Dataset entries
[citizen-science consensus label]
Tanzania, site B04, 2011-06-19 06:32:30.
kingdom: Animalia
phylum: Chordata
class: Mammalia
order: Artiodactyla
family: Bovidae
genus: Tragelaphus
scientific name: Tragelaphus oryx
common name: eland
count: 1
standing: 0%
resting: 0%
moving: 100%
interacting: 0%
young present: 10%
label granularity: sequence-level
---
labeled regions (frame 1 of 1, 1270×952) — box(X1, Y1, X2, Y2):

**PROBLEM**
With the line containing "kingdom: Animalia" as the first, output each line through the final line of the entries above, exactly.

**REPLY**
kingdom: Animalia
phylum: Chordata
class: Mammalia
order: Artiodactyla
family: Bovidae
genus: Tragelaphus
scientific name: Tragelaphus oryx
common name: eland
count: 1
standing: 0%
resting: 0%
moving: 100%
interacting: 0%
young present: 10%
label granularity: sequence-level
---
labeled regions (frame 1 of 1, 1270×952) — box(X1, Y1, X2, Y2):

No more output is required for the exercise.